O choque do cenário fez o delegado perder a concentração e errar uma linha no desenho que fazia. Isso já é motivo o bastante pra deixa-lo puto. Era uma obra de arte afinal de contas!

— Hã... – Mendes se arruma melhor na cadeira de couro – acho que você confundiu minha sala com a porta de uma sauna gay. A festinha sua e dos rapazes aí tem que ser em outro lugar.

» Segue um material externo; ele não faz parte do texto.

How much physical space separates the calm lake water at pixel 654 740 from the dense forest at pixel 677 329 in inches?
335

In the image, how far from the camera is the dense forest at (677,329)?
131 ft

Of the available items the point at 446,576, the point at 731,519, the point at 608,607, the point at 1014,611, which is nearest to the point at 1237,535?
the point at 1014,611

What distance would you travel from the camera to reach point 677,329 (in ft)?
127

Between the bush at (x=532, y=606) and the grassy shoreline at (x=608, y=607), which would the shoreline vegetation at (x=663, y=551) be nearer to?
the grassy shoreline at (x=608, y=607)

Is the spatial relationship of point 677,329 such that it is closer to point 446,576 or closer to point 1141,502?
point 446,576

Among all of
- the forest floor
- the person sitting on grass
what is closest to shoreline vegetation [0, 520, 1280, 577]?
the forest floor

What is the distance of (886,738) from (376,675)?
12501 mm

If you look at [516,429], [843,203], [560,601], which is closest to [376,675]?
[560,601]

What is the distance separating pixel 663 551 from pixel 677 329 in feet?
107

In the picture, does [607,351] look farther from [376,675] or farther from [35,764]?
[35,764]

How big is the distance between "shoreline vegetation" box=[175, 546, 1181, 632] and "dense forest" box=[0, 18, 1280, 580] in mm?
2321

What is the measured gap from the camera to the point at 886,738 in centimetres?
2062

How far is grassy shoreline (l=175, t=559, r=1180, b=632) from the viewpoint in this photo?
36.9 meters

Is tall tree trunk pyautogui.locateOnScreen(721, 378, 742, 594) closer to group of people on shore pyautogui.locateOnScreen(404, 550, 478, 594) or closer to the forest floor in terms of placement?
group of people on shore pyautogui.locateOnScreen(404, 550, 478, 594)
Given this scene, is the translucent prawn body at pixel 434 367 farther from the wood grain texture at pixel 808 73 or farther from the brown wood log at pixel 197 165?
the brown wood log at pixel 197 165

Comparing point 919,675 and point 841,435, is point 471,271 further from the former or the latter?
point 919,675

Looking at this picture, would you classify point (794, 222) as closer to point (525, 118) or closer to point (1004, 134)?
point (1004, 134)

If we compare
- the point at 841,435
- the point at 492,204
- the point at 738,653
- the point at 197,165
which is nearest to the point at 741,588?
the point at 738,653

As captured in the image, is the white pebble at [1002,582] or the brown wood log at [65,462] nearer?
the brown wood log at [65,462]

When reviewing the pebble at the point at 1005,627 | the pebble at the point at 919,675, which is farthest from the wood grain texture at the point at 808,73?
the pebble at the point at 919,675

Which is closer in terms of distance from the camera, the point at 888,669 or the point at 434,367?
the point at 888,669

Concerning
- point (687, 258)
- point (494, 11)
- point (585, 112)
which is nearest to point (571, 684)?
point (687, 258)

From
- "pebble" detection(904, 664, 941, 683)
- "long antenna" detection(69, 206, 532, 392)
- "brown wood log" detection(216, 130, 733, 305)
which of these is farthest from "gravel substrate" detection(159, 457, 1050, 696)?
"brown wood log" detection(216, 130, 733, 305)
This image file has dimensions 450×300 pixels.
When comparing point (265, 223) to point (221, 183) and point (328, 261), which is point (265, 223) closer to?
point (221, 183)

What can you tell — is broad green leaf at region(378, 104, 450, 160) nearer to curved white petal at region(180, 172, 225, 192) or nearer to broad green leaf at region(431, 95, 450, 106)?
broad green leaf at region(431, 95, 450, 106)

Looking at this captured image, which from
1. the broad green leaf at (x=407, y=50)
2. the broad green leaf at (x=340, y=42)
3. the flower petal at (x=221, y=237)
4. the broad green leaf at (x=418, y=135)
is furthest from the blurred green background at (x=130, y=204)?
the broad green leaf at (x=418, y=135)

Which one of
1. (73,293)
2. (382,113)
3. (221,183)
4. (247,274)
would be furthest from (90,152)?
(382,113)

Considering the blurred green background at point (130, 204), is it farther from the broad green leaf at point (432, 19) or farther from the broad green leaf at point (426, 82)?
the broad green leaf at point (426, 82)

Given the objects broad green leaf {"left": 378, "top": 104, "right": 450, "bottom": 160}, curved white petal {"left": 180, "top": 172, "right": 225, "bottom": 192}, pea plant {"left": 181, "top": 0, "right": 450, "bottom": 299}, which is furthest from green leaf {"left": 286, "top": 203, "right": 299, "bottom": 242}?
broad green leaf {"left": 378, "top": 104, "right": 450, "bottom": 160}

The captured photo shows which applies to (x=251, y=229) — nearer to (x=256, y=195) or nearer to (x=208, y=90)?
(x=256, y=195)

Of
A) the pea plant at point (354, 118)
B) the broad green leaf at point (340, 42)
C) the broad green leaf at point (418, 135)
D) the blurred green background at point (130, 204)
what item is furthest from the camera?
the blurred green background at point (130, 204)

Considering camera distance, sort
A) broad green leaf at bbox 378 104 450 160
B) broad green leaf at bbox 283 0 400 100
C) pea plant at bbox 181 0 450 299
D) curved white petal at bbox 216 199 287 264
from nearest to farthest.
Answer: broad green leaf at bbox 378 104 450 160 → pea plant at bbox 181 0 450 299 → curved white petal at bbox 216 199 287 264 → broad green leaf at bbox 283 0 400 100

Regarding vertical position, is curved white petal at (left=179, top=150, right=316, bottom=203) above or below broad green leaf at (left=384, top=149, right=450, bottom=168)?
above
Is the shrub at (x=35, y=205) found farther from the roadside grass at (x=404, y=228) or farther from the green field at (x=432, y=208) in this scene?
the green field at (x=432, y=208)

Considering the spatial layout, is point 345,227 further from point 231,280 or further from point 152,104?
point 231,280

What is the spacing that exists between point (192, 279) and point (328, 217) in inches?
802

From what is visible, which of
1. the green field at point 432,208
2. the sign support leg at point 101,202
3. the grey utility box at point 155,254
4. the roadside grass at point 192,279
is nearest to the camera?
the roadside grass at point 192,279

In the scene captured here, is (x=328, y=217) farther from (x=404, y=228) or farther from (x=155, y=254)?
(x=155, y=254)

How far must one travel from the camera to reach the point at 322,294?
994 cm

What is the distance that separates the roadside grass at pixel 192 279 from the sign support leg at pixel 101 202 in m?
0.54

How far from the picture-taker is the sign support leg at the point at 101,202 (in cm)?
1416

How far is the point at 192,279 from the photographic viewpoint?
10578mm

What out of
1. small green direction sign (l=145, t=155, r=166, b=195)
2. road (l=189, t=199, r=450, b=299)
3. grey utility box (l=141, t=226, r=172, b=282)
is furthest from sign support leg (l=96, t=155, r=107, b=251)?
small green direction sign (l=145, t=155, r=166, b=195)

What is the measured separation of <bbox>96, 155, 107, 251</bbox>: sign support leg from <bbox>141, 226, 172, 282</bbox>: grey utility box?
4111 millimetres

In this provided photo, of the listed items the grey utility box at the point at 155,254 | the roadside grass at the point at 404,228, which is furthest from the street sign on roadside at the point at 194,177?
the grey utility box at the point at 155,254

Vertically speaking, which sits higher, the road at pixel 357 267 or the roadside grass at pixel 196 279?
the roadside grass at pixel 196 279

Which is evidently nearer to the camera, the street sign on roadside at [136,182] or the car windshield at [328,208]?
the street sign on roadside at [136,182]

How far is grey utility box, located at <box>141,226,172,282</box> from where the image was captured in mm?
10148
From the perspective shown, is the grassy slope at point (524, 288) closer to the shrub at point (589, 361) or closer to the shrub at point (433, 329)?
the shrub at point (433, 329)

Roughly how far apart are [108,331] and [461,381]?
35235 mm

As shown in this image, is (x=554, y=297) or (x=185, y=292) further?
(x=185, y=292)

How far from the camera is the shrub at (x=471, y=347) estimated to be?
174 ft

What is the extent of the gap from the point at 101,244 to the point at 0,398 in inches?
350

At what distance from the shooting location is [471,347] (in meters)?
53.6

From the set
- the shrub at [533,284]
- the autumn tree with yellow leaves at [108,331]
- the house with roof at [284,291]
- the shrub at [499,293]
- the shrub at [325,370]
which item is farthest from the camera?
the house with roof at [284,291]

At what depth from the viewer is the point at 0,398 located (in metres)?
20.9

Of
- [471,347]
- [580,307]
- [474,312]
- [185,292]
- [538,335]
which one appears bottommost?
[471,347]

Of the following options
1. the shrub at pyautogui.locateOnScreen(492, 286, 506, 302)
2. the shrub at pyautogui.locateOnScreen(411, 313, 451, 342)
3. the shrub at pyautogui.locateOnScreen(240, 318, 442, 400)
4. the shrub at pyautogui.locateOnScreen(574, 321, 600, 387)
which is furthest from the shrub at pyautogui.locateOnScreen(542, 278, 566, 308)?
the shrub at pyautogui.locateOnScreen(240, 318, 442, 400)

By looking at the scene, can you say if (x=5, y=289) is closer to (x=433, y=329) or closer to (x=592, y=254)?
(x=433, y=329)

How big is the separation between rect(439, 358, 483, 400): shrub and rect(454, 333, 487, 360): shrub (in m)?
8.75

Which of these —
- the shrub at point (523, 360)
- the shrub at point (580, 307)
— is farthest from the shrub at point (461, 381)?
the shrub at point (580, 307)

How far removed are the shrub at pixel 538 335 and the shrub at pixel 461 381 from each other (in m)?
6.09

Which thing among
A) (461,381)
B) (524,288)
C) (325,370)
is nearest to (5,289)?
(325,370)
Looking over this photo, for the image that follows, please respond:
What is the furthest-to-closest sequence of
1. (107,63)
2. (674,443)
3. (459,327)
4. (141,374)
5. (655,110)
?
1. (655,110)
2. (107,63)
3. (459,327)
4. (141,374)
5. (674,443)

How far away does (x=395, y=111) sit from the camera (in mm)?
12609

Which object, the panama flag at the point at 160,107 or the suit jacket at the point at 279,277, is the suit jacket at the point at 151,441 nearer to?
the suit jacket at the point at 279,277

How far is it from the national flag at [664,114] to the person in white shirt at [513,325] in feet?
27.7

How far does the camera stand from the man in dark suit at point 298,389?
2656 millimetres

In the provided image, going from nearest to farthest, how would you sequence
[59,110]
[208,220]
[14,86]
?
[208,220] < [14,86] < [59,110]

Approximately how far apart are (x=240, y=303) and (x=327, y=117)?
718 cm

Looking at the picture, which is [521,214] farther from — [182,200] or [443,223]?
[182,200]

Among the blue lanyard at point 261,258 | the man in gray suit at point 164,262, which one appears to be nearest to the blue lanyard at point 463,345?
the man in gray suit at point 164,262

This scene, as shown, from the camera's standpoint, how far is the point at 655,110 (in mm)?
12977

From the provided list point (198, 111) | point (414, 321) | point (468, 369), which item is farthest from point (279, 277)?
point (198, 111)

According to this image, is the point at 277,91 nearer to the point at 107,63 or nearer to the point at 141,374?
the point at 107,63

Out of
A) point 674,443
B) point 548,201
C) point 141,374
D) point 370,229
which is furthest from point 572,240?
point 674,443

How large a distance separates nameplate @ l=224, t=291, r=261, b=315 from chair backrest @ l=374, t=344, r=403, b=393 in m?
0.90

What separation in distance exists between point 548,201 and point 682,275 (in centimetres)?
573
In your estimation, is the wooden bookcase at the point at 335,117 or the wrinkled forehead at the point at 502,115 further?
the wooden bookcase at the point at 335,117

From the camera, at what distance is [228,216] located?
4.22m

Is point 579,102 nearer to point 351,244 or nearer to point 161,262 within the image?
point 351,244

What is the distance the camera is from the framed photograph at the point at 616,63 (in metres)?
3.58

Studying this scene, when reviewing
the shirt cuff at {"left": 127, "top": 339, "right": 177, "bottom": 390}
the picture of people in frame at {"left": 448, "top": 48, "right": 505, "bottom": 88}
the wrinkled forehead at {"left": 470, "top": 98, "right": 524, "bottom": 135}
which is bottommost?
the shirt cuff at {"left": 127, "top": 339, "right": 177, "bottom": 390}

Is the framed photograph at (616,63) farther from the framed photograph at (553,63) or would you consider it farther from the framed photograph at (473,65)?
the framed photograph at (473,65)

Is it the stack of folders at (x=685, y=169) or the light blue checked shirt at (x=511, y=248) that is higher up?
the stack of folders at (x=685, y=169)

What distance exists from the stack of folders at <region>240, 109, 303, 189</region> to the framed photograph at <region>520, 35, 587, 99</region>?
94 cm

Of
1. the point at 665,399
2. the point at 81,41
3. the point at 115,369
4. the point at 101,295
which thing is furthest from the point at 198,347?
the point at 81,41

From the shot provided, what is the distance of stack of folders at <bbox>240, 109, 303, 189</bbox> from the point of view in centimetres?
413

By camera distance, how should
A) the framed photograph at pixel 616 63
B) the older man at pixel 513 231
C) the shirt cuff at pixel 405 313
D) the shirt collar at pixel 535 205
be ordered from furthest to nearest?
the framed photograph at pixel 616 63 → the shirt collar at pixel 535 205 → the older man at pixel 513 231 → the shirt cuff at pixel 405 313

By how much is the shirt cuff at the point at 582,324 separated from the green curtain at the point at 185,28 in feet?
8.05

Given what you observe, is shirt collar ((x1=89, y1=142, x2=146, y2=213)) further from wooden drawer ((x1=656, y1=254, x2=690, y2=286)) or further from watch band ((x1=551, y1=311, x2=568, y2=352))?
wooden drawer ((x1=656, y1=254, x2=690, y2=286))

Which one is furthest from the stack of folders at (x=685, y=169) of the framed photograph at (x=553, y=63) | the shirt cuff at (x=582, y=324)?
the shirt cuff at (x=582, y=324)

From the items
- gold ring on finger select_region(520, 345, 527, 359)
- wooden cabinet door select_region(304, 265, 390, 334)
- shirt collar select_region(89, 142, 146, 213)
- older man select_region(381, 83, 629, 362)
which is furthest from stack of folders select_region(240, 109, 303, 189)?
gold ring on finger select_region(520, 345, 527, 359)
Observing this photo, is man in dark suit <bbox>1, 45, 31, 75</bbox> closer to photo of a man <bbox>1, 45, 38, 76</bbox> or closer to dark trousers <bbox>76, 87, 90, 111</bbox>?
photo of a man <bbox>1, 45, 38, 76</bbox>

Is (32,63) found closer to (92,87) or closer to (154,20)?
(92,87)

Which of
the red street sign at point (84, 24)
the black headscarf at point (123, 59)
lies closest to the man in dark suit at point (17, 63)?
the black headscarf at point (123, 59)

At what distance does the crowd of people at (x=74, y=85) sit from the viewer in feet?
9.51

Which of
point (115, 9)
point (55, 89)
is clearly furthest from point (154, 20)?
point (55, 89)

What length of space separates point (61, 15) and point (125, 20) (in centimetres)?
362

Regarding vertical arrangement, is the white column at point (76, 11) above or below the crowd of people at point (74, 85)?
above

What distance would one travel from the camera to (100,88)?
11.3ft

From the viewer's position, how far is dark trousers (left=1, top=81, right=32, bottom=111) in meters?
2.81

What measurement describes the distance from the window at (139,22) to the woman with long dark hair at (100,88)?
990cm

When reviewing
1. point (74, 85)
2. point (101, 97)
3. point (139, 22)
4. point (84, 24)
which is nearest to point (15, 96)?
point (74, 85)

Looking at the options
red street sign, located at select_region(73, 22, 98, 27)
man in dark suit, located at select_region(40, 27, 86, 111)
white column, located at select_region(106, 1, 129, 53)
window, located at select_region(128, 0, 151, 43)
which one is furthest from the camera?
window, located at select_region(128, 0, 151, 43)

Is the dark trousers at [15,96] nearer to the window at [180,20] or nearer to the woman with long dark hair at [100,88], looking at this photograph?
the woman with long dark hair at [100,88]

— Meus investigadores perderam tempo com a maldita lista que me deu, sendo que você, guardinha incompetente, sabia que um dos guardas florestais havia relatado que havia encontrado o corpo na floresta ao lado de um garoto ainda vivo.

Mendes levou um dedo ao queixo.

— Será que isso aconteceu mesmo?

Quando parecia que o exterminador iria explodir, conteve-se. Respirou fundo e pediu para que a gangue da camiseta justa esperasse do lado de fora, quando obedeceram fechou a porta aproximou-se da mesa do delgado o olhando no fundo dos olhos.

— Estou terrivelmente com pressa... sabe que posso fazer seu superior obrigar a me dar o nome, não sabe?

Mendes travou a mandíbula. Ainda não sabia quem era o exterminador, mas sabia duas coisas: ele era muito rico e tinha feito os amigos certos.

— Vá em frente então. Eu espero.

— Como eu disse, estou sem tempo. Por isso aqui vai o acordo: dê-me o nome, endereço, telefone... qualquer informação que tiver do rapaz e te pagarei um ano de salário. – Leon baixou a cabeça lentamente aproximando-se do delegado – recuse e farei de sua vida um inferno minha missão pessoal. Perderá seu emprego, não conseguirá outro senão de gari. Garantirei que nunca encontre uma mulher decente, vai perder todos os bens que possui... vai terminar numa maldita viela bebendo pinga e fumando craque antes do quarenta, fui claro?

Sim... Aristóteles Mendes havia entendido muito bem. Mesmo assim não daria o braço a torcer tão facilmente.

— Dois anos de salário.  

— Feito.

Mendes se arrependeu de não ter pedido três. Pegou um papel e escreveu os dados que tinha, rasgou a folha e entregou para Leon.

— O nome dele é Alexandre, é neto de uma juíza bem casca grossa... sugiro que esfrie a cabeça antes de fazer qualquer besteira.

— Não preciso dos seus conselhos. O moleque poderia ser filho do presidente, não mudaria nada. O dinheiro estará em sua conta até o fim do dia... – o exterminador o encara – espero que não seja um truque.

— Não. Gosto da minha vida, gosto do meu emprego. Só aviso que se tocar no menino haverá consequências sérias... tem ideia disso, não é?

Leon sorri.

— Deixá-lo vivo trará consequências muito piores.

E se foi falando aquela besteira sem sentido. Imediatamente Mendes pegou o celular e apertou o número que Gertrudes havia lhe dado. No dia em que advertira ela e o neto sobre o perigo iminente os dois firmaram um acordo para ações futuras. A velha contratou dois seguranças que seguem Alexandre à paisana para garantir sua segurança, mas Aristóteles deveria dar o suporte necessário usando a força policial.

A juíza atendeu no primeiro toque.

— O que foi?

— Eles sabem. Vão atrás do seu neto agora mesmo, tire-o da cidade!